- Interactive map of Chinati Mountains State Natural Area
- Location: Presidio County, Texas, United States
- Nearest city: Presidio
- Coordinates: 29°54′0″N 104°33′36″W﻿ / ﻿29.90000°N 104.56000°W
- Area: 39,000 acres (160 km^{2})
- Established: 1996
- Visitors: 60,000 (projected)
- Governing body: Texas Parks and Wildlife Department
- Website: Official site

= Chinati Mountains State Natural Area =

State park in Texas, United States

Chinati Mountains State Natural Area (CMSNA) is a 39,000 acres state park in Presidio County, Texas, United States near the international border with Mexico. The park is under development and is managed by the Texas Parks and Wildlife Department. Road projects are in progress with possible limited access for small groups in 2026 and a full opening in 2032.

==History==
Human occupation in the Chinati Mountains and vicinity dates to the Archaic period about 8,000 years ago. The historic record began with sheep ranching in 1883. Mining started in the area in 1885 but transportation of materials to and from the remote area proved problematic. The land continued with sheep ranch operations under different owners until 1978 when it became more of a wildlife sanctuary.

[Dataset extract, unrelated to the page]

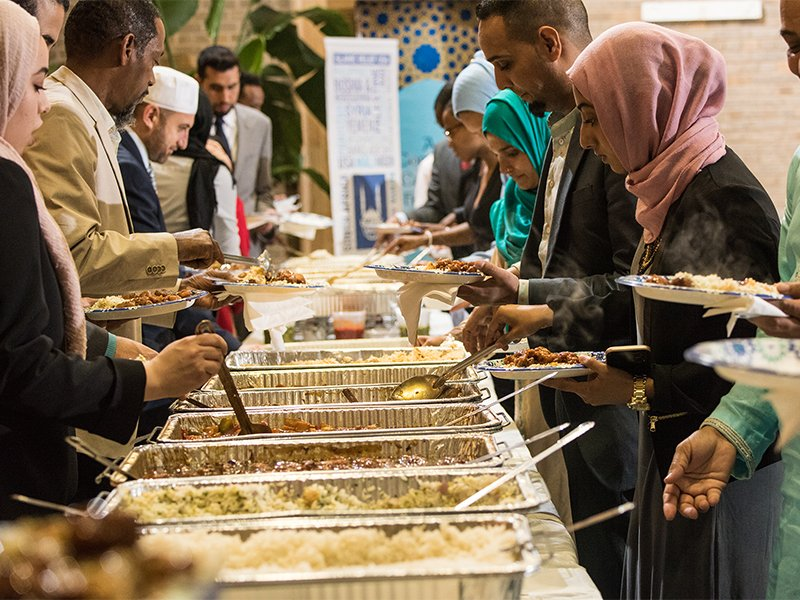 People serve themselves in a buffet line during the U.S. Department of Agriculture (USDA) Interfaith Iftar Celebration in Washington, D.C., on June 22, 2017.   Photo by Lance Cheung/USDA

In late 1996 the Richard King Mellon Foundation purchased 38,137 acres of the former sheep ranch and donated it to the Texas Parks and Wildlife Department in a deal brokered by The Conservation Fund. Texas Parks and Wildlife conducted multi-year surveys and started development of the CMSNA.

For many years, there was no public access to the land. Finally, in 2014, four tracts of land needed to open a public road were secured. A $4.5 million project by the Texas Department of Transportation will build a public entrance into the park, including paved and unpaved roadways.

==Nature==
CMSNA is in the Chihuahuan Desert ecoregion. It has an abundance of springs, including a rare salt marsh ciénega. CMSNA is a dark-sky preserve after being added to Big Bend Ranch State Parks’ 2017 International Dark Sky Park designation from DarkSky International.

===Plants===
The lower elevations present deserts and xeric shrublands plants such as creosotebush, viscid acacia, ocotillo, lechuguilla, honey mesquite. Smooth sotol, Torrey's yucca, skeletonleaf goldeneye and prickly pear are common plants. Higher up are gray oak, grama grasses. Frémont cottonwood and Goodding's willow populate the wetter areas.

===Animals===
Forty species of mammals have been documented in the park so far. Ten of the mammal species are bats with the pallid bat being the most abundant followed by the canyon bat. Commonly sighted species are desert cottontail, black-tailed jackrabbits, aoudad, collared peccary, coyote, mule deer, and white-tailed deer. Gray fox, American badger, striped skunk and mountain lion are present but rarely spotted. Many species of rodents (including mice, rats, squirrels, gophers and porcupines) were catalogued with Nelson's pocket mouse being the most common followed by the cactus mouse. Hikers should be cautious of the venomous western diamondback rattlesnake.

== Activities ==
The park will offer camping and trails for hiking and equestrianism.